I guess you're not familiar with Leifs's music. :) His music is quite primitive. He's been billed as the "loudest composer to grace classical music" by some people. I guess in some respects his music is loud, but he does have his moments of introspection, just don't expect them in works like Geysir, Hekla, or Dettifoss. :D
Title: Re: More (XStrav-Vares-ssiaen-nakis) Please
Post by: snyprrr on December 01, 2011, 09:19:48 AM
Quote from: toucan on August 20, 2011, 12:05:29 PM
Stravinsky, Sacre du Printemps -- Bartok, Miraculous Mandarin, Boulez, Notations I/IV + VII: the same sophisticated barbarity in all three cases
Varese -- Satie, Parade, Mosolov, Iron Foundry
Messiaen, Turangalila Symphony -- Maurice Delage, Quatre Poemes Hindous
Xenakis, Metastasis -- Penderecki, Fluorescences, Pollymorphia, Emanationen.

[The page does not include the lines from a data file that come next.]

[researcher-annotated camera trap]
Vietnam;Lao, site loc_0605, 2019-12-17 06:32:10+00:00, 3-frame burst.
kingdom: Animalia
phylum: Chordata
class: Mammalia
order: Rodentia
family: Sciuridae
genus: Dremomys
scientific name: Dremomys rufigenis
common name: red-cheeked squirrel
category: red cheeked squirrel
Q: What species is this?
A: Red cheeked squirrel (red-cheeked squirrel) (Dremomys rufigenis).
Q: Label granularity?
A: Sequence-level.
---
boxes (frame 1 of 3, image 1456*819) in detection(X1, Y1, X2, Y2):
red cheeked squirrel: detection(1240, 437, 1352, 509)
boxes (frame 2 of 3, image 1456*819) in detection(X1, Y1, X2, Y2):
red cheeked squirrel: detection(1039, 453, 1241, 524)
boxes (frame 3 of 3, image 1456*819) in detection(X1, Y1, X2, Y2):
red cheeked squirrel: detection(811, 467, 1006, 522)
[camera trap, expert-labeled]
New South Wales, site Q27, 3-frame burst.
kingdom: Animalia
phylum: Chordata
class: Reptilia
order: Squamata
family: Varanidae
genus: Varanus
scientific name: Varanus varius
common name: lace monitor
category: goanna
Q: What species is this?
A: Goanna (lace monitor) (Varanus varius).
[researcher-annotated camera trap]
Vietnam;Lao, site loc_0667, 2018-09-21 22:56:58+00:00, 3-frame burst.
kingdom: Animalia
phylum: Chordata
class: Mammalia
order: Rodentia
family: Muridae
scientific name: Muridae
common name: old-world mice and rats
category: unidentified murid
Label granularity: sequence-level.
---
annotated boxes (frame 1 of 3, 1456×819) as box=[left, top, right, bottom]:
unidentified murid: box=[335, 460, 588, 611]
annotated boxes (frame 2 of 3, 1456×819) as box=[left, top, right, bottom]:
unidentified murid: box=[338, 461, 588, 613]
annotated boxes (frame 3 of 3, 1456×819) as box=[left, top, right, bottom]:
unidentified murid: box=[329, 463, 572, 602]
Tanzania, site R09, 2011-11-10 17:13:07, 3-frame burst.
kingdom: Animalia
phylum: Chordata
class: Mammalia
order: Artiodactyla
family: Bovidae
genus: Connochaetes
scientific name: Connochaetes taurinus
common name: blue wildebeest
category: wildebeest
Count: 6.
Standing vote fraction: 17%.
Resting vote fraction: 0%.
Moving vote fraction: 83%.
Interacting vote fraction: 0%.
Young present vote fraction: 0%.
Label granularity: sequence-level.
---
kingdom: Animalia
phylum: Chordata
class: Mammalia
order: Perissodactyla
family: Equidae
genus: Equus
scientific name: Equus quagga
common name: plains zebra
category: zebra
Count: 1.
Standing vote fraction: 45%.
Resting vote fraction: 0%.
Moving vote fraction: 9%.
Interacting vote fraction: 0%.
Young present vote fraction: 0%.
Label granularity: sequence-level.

Penderecki (in his good decade) had an ability to draw new sounds out of old instruments 
      that equalled and even surpassed Xenakis'
Scelsi - Ligeti, Atmospheres, Horacio Radulescu
Stockhausen, Inori - Dalbavie, Piano Concerto
Stockhausen, Ylem -- Berio, Chemins, Formazioni, Eindrucke; Lutoslawski, 2nd Symphony, HK Gruber, Aerial, Birtwistle Melancolia 1

Quote from: DieNacht on August 18, 2011, 11:41:11 AM
- Scelsi, the Wyttenbach/accord recordings (Hurqualia, Uaxcuctum, Aion)

- Nørgård: Symphonys 5; Piano Cto, Percussion Concerto For A Change (Mortensen recording)
- Isang Yun: Symphonies
- Henry Brant: Litany of Tides
- Lucia Dlugoszewski: Fire Fragile Flight
- Vinko Globokar: Der Engel der Geschichte

Most of the Vermeulen symphonies qualify also, apparently partly due to some rather loud interpretations by the conductors (including Rozhdestvensky), but I would prefer a more lyrical approach.

... ...

I have totally done this Thread proud in the last months. Norgard No.5 certainly fulfilled any expectation I might have had, and now I'm like on crack trying to find ever more mind blowing experiences. I still haven't made it through all the lists, but I did discover a Composer no one mentioned yet: Ivo Malec. The Timpani disc of his later Orchestral Works is EXCELLENT, as if he were successor to Varese. Highly Recommended!